New Motoko array sorting library

Hi everyone!

Today I would like to announce my new library. This time it’s a brand new, in-house built array sorting algorithm implemented in Motoko language. And, as usual, it was made with one simple concept in mind - performance :slight_smile: Here I need to note that there is a ton-pile of various array sorting methods out there and claiming that something is brand new can be incorrect, as such algorithm as a whole, or partially could be implemented before and we just didn’t know about it. So instead of saying that it is brand new, it would probably be more correct to say that I haven’t seen such one before.

The version I am releasing today is primarily made for sorting numeric arrays and currently the next types are supported (Nat8, Nat16, Nat32, Nat64, Int8, Int16, Int32, Int64).

This, however, doesn’t mean you won’t be able to sort more complex types. An array of Users with name and age properties User { name: Text; age: Nat32 } sorted by age - no problem. Just pass a property accessor to a sorting function sort(array, func(user) = user.age).

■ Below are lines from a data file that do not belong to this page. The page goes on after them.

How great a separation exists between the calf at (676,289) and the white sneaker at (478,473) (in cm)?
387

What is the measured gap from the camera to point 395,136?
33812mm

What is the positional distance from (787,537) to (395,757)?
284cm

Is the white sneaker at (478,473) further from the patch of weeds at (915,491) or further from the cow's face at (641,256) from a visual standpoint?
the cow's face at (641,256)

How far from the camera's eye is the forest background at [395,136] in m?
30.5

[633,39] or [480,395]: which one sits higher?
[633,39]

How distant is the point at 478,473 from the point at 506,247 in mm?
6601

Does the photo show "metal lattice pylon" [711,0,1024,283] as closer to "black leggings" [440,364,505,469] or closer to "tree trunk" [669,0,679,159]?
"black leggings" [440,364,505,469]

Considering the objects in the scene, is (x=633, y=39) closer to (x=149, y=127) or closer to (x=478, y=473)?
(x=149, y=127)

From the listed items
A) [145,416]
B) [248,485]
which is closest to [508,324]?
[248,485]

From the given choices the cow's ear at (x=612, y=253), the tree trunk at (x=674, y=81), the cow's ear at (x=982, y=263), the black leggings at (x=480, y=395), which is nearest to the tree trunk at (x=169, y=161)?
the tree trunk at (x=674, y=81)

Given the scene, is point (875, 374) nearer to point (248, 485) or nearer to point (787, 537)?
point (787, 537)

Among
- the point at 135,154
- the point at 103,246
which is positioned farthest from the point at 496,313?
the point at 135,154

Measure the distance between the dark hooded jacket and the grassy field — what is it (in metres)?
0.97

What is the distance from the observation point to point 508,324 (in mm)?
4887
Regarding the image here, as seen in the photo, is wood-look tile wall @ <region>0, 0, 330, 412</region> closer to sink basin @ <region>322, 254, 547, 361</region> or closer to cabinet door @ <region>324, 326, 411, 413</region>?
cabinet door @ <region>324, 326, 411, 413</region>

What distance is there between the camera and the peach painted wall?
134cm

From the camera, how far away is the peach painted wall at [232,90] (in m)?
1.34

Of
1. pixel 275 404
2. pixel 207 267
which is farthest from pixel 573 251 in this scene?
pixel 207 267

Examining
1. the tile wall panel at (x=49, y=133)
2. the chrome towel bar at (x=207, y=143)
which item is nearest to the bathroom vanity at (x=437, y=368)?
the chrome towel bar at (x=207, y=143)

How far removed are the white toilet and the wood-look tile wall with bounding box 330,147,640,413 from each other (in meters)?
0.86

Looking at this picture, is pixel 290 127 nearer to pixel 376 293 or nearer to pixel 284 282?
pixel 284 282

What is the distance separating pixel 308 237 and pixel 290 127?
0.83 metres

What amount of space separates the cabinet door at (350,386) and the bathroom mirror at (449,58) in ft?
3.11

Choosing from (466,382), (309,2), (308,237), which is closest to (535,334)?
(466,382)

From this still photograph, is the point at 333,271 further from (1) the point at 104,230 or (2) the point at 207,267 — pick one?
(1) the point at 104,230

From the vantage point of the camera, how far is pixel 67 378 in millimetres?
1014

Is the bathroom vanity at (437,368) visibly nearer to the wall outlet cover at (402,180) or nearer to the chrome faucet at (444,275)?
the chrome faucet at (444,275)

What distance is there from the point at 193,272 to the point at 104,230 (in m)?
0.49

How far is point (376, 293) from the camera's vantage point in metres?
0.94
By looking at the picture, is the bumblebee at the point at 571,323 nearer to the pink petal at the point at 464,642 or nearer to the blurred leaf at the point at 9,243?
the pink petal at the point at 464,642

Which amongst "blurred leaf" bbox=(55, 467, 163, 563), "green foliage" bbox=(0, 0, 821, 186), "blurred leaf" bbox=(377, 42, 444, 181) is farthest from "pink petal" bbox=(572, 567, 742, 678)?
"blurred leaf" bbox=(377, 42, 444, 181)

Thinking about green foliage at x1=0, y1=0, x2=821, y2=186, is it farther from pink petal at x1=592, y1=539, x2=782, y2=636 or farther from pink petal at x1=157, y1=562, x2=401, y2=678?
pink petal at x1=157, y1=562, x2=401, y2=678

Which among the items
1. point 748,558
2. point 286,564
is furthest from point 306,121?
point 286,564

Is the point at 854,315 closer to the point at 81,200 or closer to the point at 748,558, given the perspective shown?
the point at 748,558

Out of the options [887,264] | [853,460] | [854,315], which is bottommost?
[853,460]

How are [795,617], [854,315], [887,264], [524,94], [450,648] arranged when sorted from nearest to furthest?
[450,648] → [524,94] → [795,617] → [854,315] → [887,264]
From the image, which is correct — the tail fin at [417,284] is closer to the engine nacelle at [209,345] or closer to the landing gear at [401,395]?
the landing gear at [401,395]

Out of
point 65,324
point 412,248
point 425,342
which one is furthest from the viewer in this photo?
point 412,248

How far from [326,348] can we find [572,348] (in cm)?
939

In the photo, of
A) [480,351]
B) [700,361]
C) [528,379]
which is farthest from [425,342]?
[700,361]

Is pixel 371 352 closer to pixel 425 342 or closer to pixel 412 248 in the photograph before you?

More types will come later, including those with non-fixed size (like Nat, Int, Text, Blob etc.) so stay tuned :slight_smile: Those will use an updated version of the algorithm that will be very similar in nature, although having additional complexity and a shift from near-linear performance, unavoidable for types with arbitrary size. Speaking of near-linear performance - yep, that is what my measurements for the algorithm are (you can see them below) - increasing array size by 10 times yields an increase in cycles consumption by roughly 10 times as well. In regards to space complexity, it uses 4 additional arrays to accomplish the goal - 1 twin-array and 3 Nat32 arrays.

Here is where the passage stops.